I don’t know this because I am a font of horticultural knowledge. Rather, I know this because on my way to the library Monday I ran into a very kind fellow called Jeff who was out harvesting mulberries from a tree near my apartment. We got to chatting about food and the co-op and free markets, as well as the intricacies of mulberries. Intrigued and delighted, I convinced Jeff to let me tag along on his next urban foraging expedition.
Apparently, mulberry season is in full swing here in New York city, and will be for about another two weeks. Mulberries are like a sweeter, more oblong, more intense blackberry, with fewer pits (but an edible stem!) and a slight hint of blueberry flavor. In other words, completely delicious. The easy way to identify a mulberry tree is to look for the mess underneath it, along with the sweetish odor of crushed and rotting fruit. Most mulberries are ripe when they’re black (they gradually change from white to red to purple to black) and release easily from the tree. There are quite a few mulberry trees in New York city, mostly planted decades ago.
This is particularly exciting as fresh ripe raspberries are very difficult to come by- I’ve never seen them for sale. This is probably due to the extreme fragility of the fruit; they are far more delicate than the blackberry or raspberry. Consequently they aren’t often used for cooking, though they are delicious eaten out of hand. Joy of Cooking, whose 1973 edition discusses fruits like the litchi and the even more exotic akee, acerola and mangosteen, has only the following to say about mulberries:
The mulberry, despite its close resemblance to members of the Rubus family, is not in the least related. As everyone knows, the leaves of the white-fruited tree make up the traditional diet of the silkworm. Purple-fruited mulberry trees are best suited, in our opinion, for varying the diets – and flexing the muscles – of marauding schoolboys.
Despite the disapproval of Joy of Cooking, Jeff and I set out to harvest mulberries this Wednesday. As we got started, we attracted a lot of attention, and many people stopped by to chat and enjoy the fruit themselves.

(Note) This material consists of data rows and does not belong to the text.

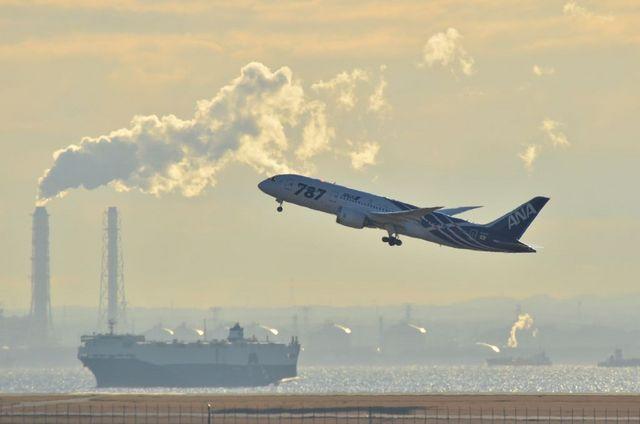 飛行機と船と煙突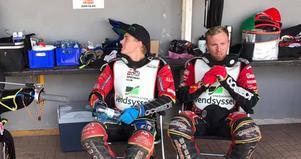 Emil Pørtner, här med sin storebror Lasse, inleder sin utländska ligakarriär i Indianernas allsvenska lag. Foto: Team Pørtner Speedway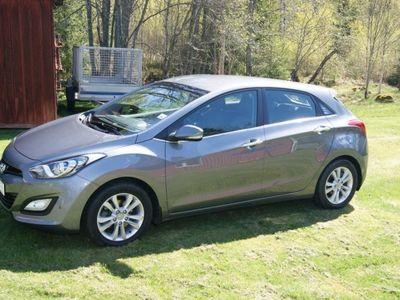 used Hyundai i30 CRDi 110HK Premium 5D M6 -13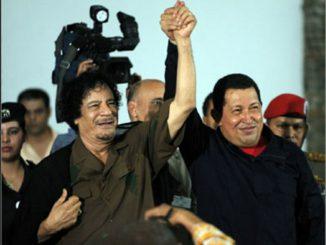 القذافي وهوغو تشافيز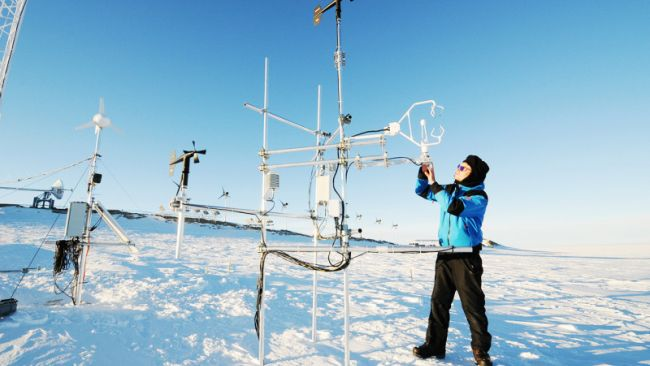 Armin Sigmund from EPFL working on a remote measurement station in the field. - © International Polar Foundation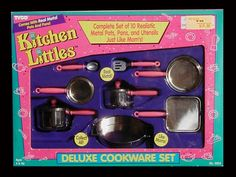 Barbie Kitchen Littles Deluxe Cookware Set Barbie Doll Accessories, Doll Clothes Barbie, Barbie Stuff, Barbie House Furniture, Doll Furniture, Barbie And Ken, Barbie 1990, Mattel Barbie, Barbie Kitchen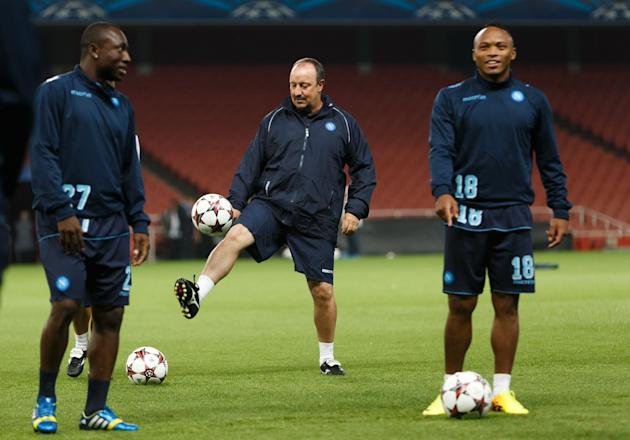 Soccer - UEFA Champions League - Group F - Arsenal v Napoli - Napoli Training - Emirates Stadium
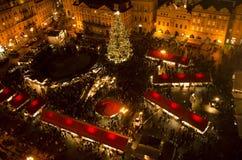 圣诞节市场在老镇中心在布拉格 库存照片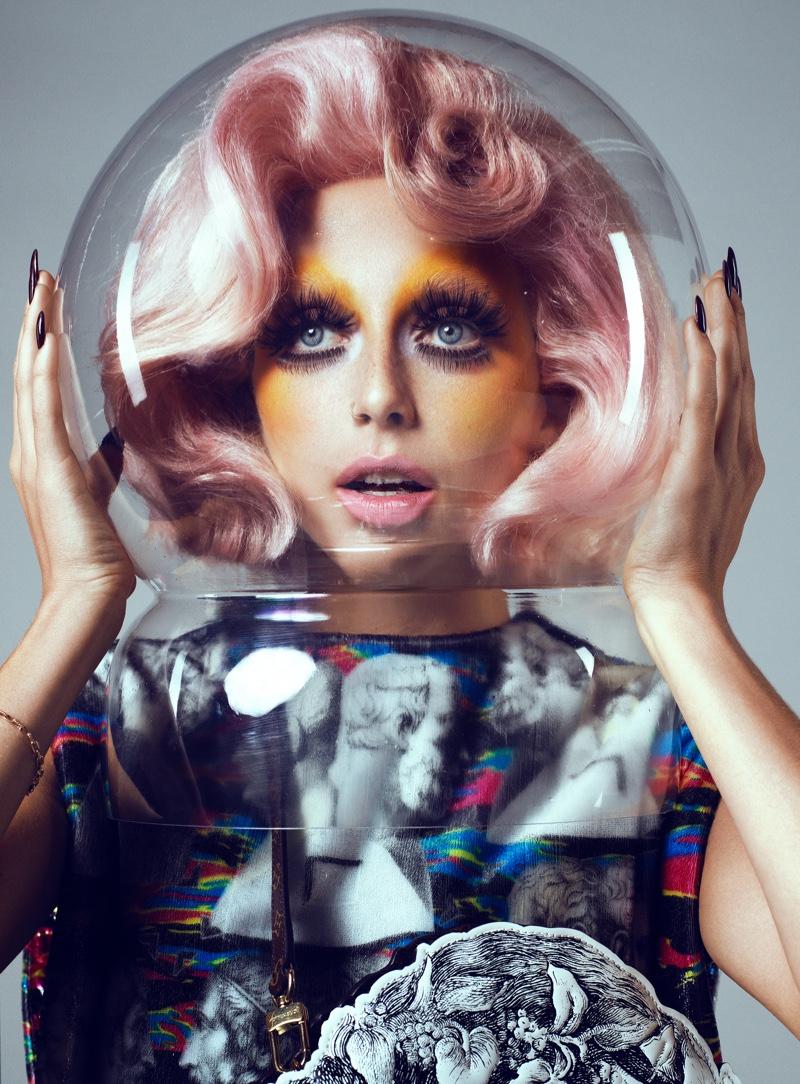 Wearing a pink hairstyle, Emma Chamberlain gets her closeup. Photo: Domen & Van de Velde / Courtesy of V Magazine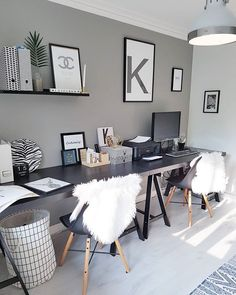 Create an inspiring home office room decoration in apartment 30 Related Home Office Space, Home Office Design, Home Office Decor, Home Decor, Bedroom With Office, Bedroom Black, Office Workspace, Office Ideas, Home Office Organization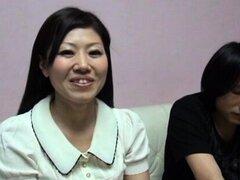 Chica japonesa gorda con tetas grandes disfruta de la weenie duro
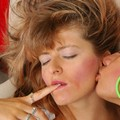 Hot Kissing Ladies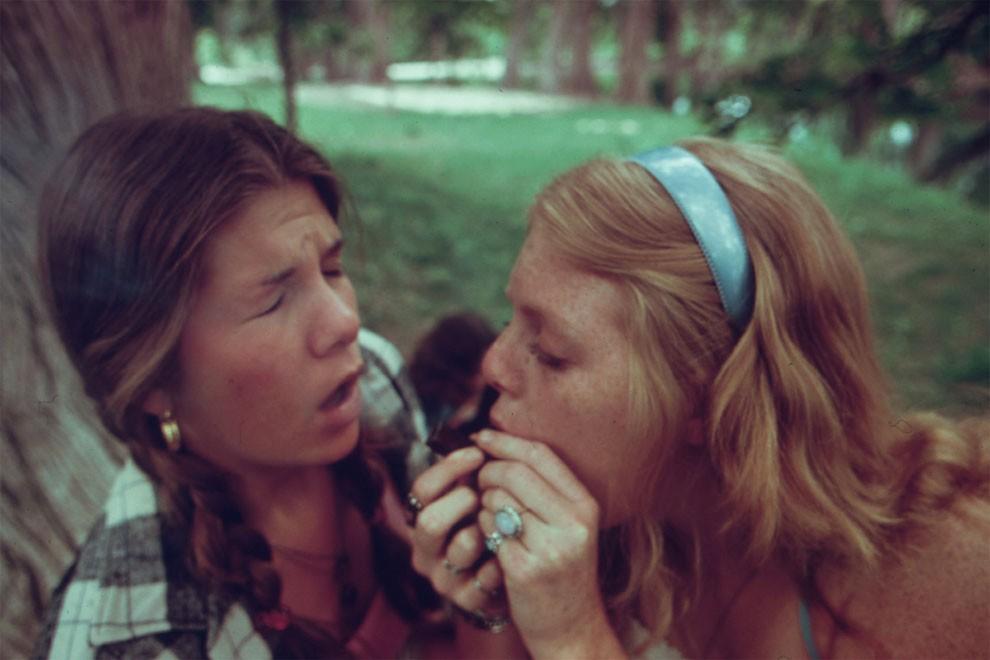 adolescenti-fumano-erba-america-1973-marc-san-gil-12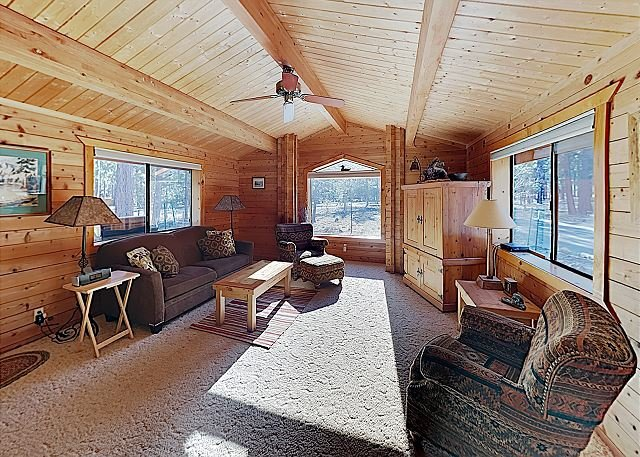 New Listing! Woodsy Home w/ Private Hot Tub & Treehouse -- Near Pool, holiday rental in Central Oregon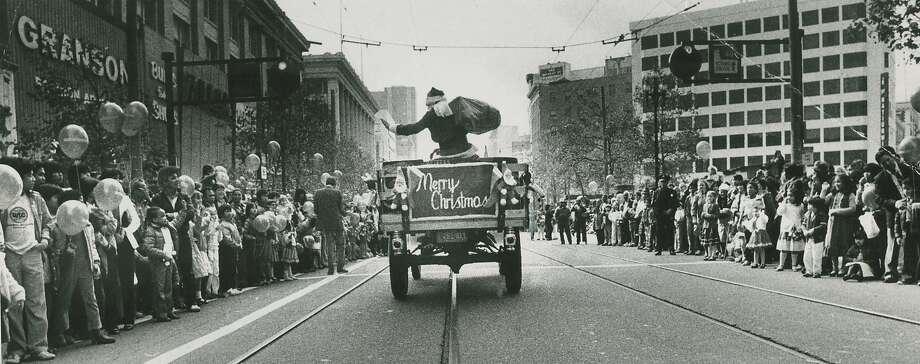 Santa parade down Market Street, downtown San Francisco, sponsored by the old Emporium Capwell store, Nov, 21, 1982. Photo: Frederic Larson, San Francisco Chronicle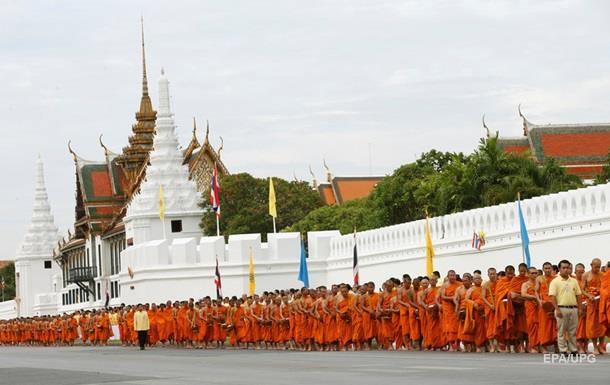 Таиланд отмечает 70-летие правления короля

This last fellow is Muhammed, a charming builder who saw us harvesting, ate his fill, and lent us a very capable hand. Below is our very high-tech harvesting technique:
After about an hour of thwacking and catching, we had amassed quite the tidy pile of mulberries, from just the one tree. I’m excited about the haul; in addition to just eating them and putting them on ice cream, I’m going to attempt a mulberry compote.
If you spot a mulberry tree, do try some mulberries, as they are intensely delicious. But be careful, as they do stain terribly!